The recipe calls for the chicken breasts to be cook on high for 4 hours.
I’m making this recipe today but have a question. Do you need 1 cup of chicken broth for the 1 chicken cube plus a 1/2 cup of water as well? Or just 1/2 cup of chicken broth (1 cube + 1 cup of water makes 1 cup of broth)? Please let me know ASAP, thanks!!
Just the chicken broth. It’s either 1 or the other.
How many would you say that this served? I am cooking for 10 adults
I would double it for that amount of people.
Are the Aldi boullion cubes really gluten free? Most aren’t, and I’m just curious.
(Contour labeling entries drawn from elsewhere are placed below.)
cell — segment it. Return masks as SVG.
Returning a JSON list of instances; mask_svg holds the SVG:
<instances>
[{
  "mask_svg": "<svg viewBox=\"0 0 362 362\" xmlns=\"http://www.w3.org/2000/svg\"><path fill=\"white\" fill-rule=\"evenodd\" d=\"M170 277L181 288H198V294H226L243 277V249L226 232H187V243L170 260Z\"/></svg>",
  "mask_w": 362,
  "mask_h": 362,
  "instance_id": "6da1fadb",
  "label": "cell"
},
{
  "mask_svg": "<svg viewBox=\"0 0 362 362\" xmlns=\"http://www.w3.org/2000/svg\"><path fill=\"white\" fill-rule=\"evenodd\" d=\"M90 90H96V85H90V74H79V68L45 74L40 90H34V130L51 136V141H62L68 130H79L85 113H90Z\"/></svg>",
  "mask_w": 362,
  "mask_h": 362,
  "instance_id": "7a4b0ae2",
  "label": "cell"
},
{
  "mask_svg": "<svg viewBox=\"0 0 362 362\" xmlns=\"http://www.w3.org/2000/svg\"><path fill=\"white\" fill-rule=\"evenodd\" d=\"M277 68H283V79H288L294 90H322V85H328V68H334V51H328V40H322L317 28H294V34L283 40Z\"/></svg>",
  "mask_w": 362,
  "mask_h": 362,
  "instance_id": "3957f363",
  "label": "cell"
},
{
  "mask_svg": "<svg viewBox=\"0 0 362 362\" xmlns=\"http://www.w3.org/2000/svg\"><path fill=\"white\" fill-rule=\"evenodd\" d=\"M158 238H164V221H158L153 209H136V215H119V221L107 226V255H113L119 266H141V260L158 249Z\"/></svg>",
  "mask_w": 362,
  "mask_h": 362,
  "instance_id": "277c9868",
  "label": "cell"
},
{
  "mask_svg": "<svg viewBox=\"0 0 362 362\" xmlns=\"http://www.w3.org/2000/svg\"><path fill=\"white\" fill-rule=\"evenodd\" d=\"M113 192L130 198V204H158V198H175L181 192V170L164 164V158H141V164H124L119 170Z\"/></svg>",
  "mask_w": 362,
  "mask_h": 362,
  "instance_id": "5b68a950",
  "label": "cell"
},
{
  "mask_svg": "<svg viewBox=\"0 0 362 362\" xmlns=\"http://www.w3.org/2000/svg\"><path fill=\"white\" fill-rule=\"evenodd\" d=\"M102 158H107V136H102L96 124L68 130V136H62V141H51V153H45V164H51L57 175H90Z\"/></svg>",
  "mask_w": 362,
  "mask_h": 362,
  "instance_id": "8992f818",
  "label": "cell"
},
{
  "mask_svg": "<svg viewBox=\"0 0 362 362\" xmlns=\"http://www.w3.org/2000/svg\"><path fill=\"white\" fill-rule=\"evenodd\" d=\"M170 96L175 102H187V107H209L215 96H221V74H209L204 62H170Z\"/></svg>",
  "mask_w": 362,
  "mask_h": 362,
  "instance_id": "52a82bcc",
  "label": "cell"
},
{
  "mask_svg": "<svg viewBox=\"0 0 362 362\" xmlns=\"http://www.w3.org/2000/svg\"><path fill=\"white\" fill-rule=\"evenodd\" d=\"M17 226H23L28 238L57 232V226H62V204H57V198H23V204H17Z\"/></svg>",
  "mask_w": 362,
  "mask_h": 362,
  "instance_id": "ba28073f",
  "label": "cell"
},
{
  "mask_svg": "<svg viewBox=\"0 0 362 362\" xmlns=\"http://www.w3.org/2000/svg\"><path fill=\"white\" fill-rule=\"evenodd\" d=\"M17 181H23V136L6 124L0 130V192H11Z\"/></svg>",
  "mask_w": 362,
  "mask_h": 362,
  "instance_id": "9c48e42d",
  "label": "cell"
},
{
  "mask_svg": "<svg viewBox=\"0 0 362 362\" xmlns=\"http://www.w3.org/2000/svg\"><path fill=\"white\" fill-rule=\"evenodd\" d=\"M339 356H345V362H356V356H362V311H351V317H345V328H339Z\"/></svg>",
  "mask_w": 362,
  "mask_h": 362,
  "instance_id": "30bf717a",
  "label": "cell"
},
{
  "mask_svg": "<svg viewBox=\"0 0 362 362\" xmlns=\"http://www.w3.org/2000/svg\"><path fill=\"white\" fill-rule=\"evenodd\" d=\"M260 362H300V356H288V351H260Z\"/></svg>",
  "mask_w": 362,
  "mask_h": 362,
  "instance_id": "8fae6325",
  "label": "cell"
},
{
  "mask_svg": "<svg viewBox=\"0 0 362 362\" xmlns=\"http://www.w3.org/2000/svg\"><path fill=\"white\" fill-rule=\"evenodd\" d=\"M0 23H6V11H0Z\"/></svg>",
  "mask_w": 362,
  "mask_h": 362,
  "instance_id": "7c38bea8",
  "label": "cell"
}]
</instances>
Hello Lauren. I am ready to put this together – I’ve got my chicken in the pot, however, I bought 3 chicken breasts as you suggest but it turned out to be 3.5 lbs. How do you recommend I increase the spices? Double? Triple? Let me know as soon as you can – otherwise I’ll have to wing it. Thanks!
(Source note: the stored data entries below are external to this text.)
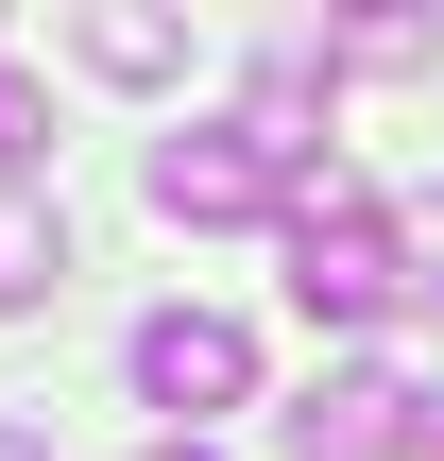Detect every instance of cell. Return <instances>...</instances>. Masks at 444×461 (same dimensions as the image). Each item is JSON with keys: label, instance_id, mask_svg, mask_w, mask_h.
<instances>
[{"label": "cell", "instance_id": "6da1fadb", "mask_svg": "<svg viewBox=\"0 0 444 461\" xmlns=\"http://www.w3.org/2000/svg\"><path fill=\"white\" fill-rule=\"evenodd\" d=\"M308 188H325L308 51H274V68H257V103H222V120L154 137V205H171V222H274V205H308Z\"/></svg>", "mask_w": 444, "mask_h": 461}, {"label": "cell", "instance_id": "7a4b0ae2", "mask_svg": "<svg viewBox=\"0 0 444 461\" xmlns=\"http://www.w3.org/2000/svg\"><path fill=\"white\" fill-rule=\"evenodd\" d=\"M291 308H308V325H376V308H411V257H394V205H376V188L325 171V188L291 205Z\"/></svg>", "mask_w": 444, "mask_h": 461}, {"label": "cell", "instance_id": "3957f363", "mask_svg": "<svg viewBox=\"0 0 444 461\" xmlns=\"http://www.w3.org/2000/svg\"><path fill=\"white\" fill-rule=\"evenodd\" d=\"M137 393H154V411H240V393H257V325L154 308V325H137Z\"/></svg>", "mask_w": 444, "mask_h": 461}, {"label": "cell", "instance_id": "277c9868", "mask_svg": "<svg viewBox=\"0 0 444 461\" xmlns=\"http://www.w3.org/2000/svg\"><path fill=\"white\" fill-rule=\"evenodd\" d=\"M171 51H188V34H171V17H137V0H120V17H86V68H120V86H171Z\"/></svg>", "mask_w": 444, "mask_h": 461}, {"label": "cell", "instance_id": "5b68a950", "mask_svg": "<svg viewBox=\"0 0 444 461\" xmlns=\"http://www.w3.org/2000/svg\"><path fill=\"white\" fill-rule=\"evenodd\" d=\"M51 274H68V240L34 205H0V308H51Z\"/></svg>", "mask_w": 444, "mask_h": 461}, {"label": "cell", "instance_id": "8992f818", "mask_svg": "<svg viewBox=\"0 0 444 461\" xmlns=\"http://www.w3.org/2000/svg\"><path fill=\"white\" fill-rule=\"evenodd\" d=\"M394 257H411V291H444V188H411V205H394Z\"/></svg>", "mask_w": 444, "mask_h": 461}, {"label": "cell", "instance_id": "52a82bcc", "mask_svg": "<svg viewBox=\"0 0 444 461\" xmlns=\"http://www.w3.org/2000/svg\"><path fill=\"white\" fill-rule=\"evenodd\" d=\"M34 154H51V120H34V86L0 68V171H34Z\"/></svg>", "mask_w": 444, "mask_h": 461}, {"label": "cell", "instance_id": "ba28073f", "mask_svg": "<svg viewBox=\"0 0 444 461\" xmlns=\"http://www.w3.org/2000/svg\"><path fill=\"white\" fill-rule=\"evenodd\" d=\"M137 461H222V445H205V428H171V445H137Z\"/></svg>", "mask_w": 444, "mask_h": 461}, {"label": "cell", "instance_id": "9c48e42d", "mask_svg": "<svg viewBox=\"0 0 444 461\" xmlns=\"http://www.w3.org/2000/svg\"><path fill=\"white\" fill-rule=\"evenodd\" d=\"M0 461H51V445H34V428H0Z\"/></svg>", "mask_w": 444, "mask_h": 461}, {"label": "cell", "instance_id": "30bf717a", "mask_svg": "<svg viewBox=\"0 0 444 461\" xmlns=\"http://www.w3.org/2000/svg\"><path fill=\"white\" fill-rule=\"evenodd\" d=\"M411 461H444V428H428V445H411Z\"/></svg>", "mask_w": 444, "mask_h": 461}]
</instances>
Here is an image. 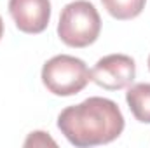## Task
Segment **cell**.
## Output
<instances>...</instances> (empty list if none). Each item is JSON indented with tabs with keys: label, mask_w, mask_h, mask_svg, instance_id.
Returning <instances> with one entry per match:
<instances>
[{
	"label": "cell",
	"mask_w": 150,
	"mask_h": 148,
	"mask_svg": "<svg viewBox=\"0 0 150 148\" xmlns=\"http://www.w3.org/2000/svg\"><path fill=\"white\" fill-rule=\"evenodd\" d=\"M58 129L77 148L107 145L122 134L124 115L115 101L93 96L61 111Z\"/></svg>",
	"instance_id": "1"
},
{
	"label": "cell",
	"mask_w": 150,
	"mask_h": 148,
	"mask_svg": "<svg viewBox=\"0 0 150 148\" xmlns=\"http://www.w3.org/2000/svg\"><path fill=\"white\" fill-rule=\"evenodd\" d=\"M101 32V18L96 7L87 0H75L63 7L58 37L68 47L82 49L94 44Z\"/></svg>",
	"instance_id": "2"
},
{
	"label": "cell",
	"mask_w": 150,
	"mask_h": 148,
	"mask_svg": "<svg viewBox=\"0 0 150 148\" xmlns=\"http://www.w3.org/2000/svg\"><path fill=\"white\" fill-rule=\"evenodd\" d=\"M40 77L45 89L54 96H74L91 82V70L75 56L58 54L45 61Z\"/></svg>",
	"instance_id": "3"
},
{
	"label": "cell",
	"mask_w": 150,
	"mask_h": 148,
	"mask_svg": "<svg viewBox=\"0 0 150 148\" xmlns=\"http://www.w3.org/2000/svg\"><path fill=\"white\" fill-rule=\"evenodd\" d=\"M134 77H136L134 59L126 54L103 56L91 70V80L107 91H120L129 87Z\"/></svg>",
	"instance_id": "4"
},
{
	"label": "cell",
	"mask_w": 150,
	"mask_h": 148,
	"mask_svg": "<svg viewBox=\"0 0 150 148\" xmlns=\"http://www.w3.org/2000/svg\"><path fill=\"white\" fill-rule=\"evenodd\" d=\"M9 14L23 33H42L51 21L49 0H9Z\"/></svg>",
	"instance_id": "5"
},
{
	"label": "cell",
	"mask_w": 150,
	"mask_h": 148,
	"mask_svg": "<svg viewBox=\"0 0 150 148\" xmlns=\"http://www.w3.org/2000/svg\"><path fill=\"white\" fill-rule=\"evenodd\" d=\"M126 101L138 122L150 124V84L140 82L129 85L126 92Z\"/></svg>",
	"instance_id": "6"
},
{
	"label": "cell",
	"mask_w": 150,
	"mask_h": 148,
	"mask_svg": "<svg viewBox=\"0 0 150 148\" xmlns=\"http://www.w3.org/2000/svg\"><path fill=\"white\" fill-rule=\"evenodd\" d=\"M145 2L147 0H101L107 12L119 21H127L140 16L145 9Z\"/></svg>",
	"instance_id": "7"
},
{
	"label": "cell",
	"mask_w": 150,
	"mask_h": 148,
	"mask_svg": "<svg viewBox=\"0 0 150 148\" xmlns=\"http://www.w3.org/2000/svg\"><path fill=\"white\" fill-rule=\"evenodd\" d=\"M56 147V141L52 138L47 136V132H42V131H35V132H30L28 140L25 141V147Z\"/></svg>",
	"instance_id": "8"
},
{
	"label": "cell",
	"mask_w": 150,
	"mask_h": 148,
	"mask_svg": "<svg viewBox=\"0 0 150 148\" xmlns=\"http://www.w3.org/2000/svg\"><path fill=\"white\" fill-rule=\"evenodd\" d=\"M4 35V21H2V16H0V38Z\"/></svg>",
	"instance_id": "9"
},
{
	"label": "cell",
	"mask_w": 150,
	"mask_h": 148,
	"mask_svg": "<svg viewBox=\"0 0 150 148\" xmlns=\"http://www.w3.org/2000/svg\"><path fill=\"white\" fill-rule=\"evenodd\" d=\"M149 70H150V56H149Z\"/></svg>",
	"instance_id": "10"
}]
</instances>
I made this last night and used a 3 lb bag of frozen chicken breasts, and doubled all the other ingredients. Turned out great!
Hi Lauren, made this a couple weeks ago in the crock pot and it was excellent. Any suggestions on timing for doing it in the Instant Pot?
I purchased frozen seasoned chicken, small cubes. How do I make the chicken tacos
Would this be mild or spicy? My kids don’t love when it’s too spicy. Thanks! Can’t wair to try!
I’m trying to figure out if Aldi’s Pueblo Lindo White Corn Tortillas are gluten free. Can any one help?
I made these for a party i’m Having and they don’t taste good. They taste like chili powder. Very disappointed!! Disgusting. I don’t know what people are talking about if they say they are good unless they are friends of the person with the blog.
Any idea how to convert this to using an instapot? We live this recipe and recently bought an instapot. Kids want it for dinner. Many thanks
I’m wondering the same thing!!
Hello Lauren, I doubled the recipe and there was too much liquid so that there ended up being no flavoring on the chicken. I used 6 chicken breasts so I doubled the ingredients. any recommendations? I would like to try them again. thanks.
Hi Lauren! I’m wondering if there’s a way to convert this to
Instapot using frozen chicken breasts? Or is my best bet to microwave thaw and throw them in the crockpot?